Additionally, experimental::promise has been refactored, so that it doesn’t use a .async_wait member function, but operator() as well. That is, any experimental::promise is an async-operation.

auto p = tim.async_wait(experimental::use_promise);
co_await std::move(p);

co_compose

Another useful feature for library developers that can use C++20 is the experimental co_composed, which is a low-level coroutine based replacement for async_compose.

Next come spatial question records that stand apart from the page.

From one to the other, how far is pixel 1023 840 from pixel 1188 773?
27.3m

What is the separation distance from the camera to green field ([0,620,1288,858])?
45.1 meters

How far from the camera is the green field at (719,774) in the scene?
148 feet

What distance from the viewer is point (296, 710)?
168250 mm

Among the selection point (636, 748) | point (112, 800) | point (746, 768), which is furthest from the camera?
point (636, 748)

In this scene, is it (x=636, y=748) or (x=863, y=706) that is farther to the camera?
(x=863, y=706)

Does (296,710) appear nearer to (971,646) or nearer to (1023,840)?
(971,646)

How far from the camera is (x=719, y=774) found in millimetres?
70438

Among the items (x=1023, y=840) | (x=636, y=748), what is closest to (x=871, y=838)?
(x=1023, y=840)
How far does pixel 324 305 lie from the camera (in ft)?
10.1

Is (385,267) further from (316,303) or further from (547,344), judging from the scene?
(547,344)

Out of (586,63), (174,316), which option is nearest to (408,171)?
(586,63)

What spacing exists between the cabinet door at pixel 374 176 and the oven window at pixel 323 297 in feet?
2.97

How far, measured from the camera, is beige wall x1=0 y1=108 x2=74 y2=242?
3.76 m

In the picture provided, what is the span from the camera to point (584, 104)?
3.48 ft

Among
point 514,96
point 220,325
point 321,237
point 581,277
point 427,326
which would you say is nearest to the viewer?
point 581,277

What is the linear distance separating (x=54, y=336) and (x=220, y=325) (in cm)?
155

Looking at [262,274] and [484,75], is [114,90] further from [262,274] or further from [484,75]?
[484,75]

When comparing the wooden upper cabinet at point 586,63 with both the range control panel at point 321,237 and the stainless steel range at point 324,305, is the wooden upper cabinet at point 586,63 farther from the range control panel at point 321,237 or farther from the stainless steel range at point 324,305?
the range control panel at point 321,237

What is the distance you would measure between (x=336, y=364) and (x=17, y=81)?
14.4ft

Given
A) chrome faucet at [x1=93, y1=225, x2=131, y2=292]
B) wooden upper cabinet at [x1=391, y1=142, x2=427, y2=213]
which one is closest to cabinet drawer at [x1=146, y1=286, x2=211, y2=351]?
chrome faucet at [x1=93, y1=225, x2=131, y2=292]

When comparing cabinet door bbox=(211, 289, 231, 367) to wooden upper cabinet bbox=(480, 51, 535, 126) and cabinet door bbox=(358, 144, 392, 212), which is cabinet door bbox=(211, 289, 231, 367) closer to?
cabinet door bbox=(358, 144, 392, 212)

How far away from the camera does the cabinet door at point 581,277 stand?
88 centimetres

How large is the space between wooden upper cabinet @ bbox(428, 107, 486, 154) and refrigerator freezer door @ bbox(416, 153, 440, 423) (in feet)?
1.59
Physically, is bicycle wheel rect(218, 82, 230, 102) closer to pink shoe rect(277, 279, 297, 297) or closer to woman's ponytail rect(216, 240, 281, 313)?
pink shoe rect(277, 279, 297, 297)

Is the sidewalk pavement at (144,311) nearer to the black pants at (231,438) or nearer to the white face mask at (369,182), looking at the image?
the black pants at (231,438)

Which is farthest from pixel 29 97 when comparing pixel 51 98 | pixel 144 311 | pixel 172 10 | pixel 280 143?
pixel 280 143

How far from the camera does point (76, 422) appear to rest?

Consider the following example from the asio docs:

template <typename CompletionToken>
auto async_echo(tcp::socket& socket,
    CompletionToken&& token)
{
  return boost::asio::async_initiate<
    CompletionToken, void(boost::system::error_code)>(
      boost::asio::experimental::co_composed(
        [](auto state, tcp::socket& socket) -> void
        {
          state.reset_cancellation_state(
            boost::asio::enable_terminal_cancellation());

          while (!state.cancelled())
          {
            char data[1024];
            auto [e1, n1] =
              co_await socket.async_read_some(
                boost::asio::buffer(data),
                boost::asio::as_tuple(boost::asio::deferred));

            if (e1)
              co_yield state.complete(e1);

            if (!!state.cancelled())
              co_yield state.complete(
                make_error_code(boost::asio::error::operation_aborted));

            auto [e2, n2] =
              co_await boost::asio::async_write(socket,
                boost::asio::buffer(data, n1),
                boost::asio::as_tuple(boost::asio::deferred));

            if (e2)
              co_yield state.complete(e2);
          }
        }, socket),
      token, std::ref(socket));
}

Writing this as async_compose & asio::coroutine would look like this:

struct async_echo_implementation : boost::asio::coroutine
{
    tcp::socket & socket;

    // - can't be a member, sicne this struct gets moved
    // - should be allocated using the associated allocator, but this is an example.
    std::unique_ptr<char[]> data{new char[1024]};

    template<typename Self>
    void operator()(Self && self, system::error_code ec = {}, std::size_t n = 0u)
    {
        reenter(this)
        {
            while (!self.cancelled())
            {
                yield socket.async_read_some(
                        boost::asio::buffer(data.get(), 1024),
                        std::move(self));

                if (ec)
                    return self.complete(ec);
                if (!!self.cancelled())
                    return self.complete(boost::asio::error::operation_aborted);

                yield boost::asio::async_write(socket,
                                               boost::asio::buffer(data.get(), n),
                                               std::move(self));

                if (ec)
                    return self.complete(ec);
            }
        }
        self.complete({});
    }
};

template <typename CompletionToken>
auto async_echo(tcp::socket& socket,
                CompletionToken&& token)
{
    return boost::asio::async_compose<CompletionToken,
            void(boost::system::error_code)>(
            async_echo_implementation{{}, socket},
            token, socket);
}

Not only is the state management easier, but it also doesn’t need to move the state (i.e. coroutine frame), that it can become more performant.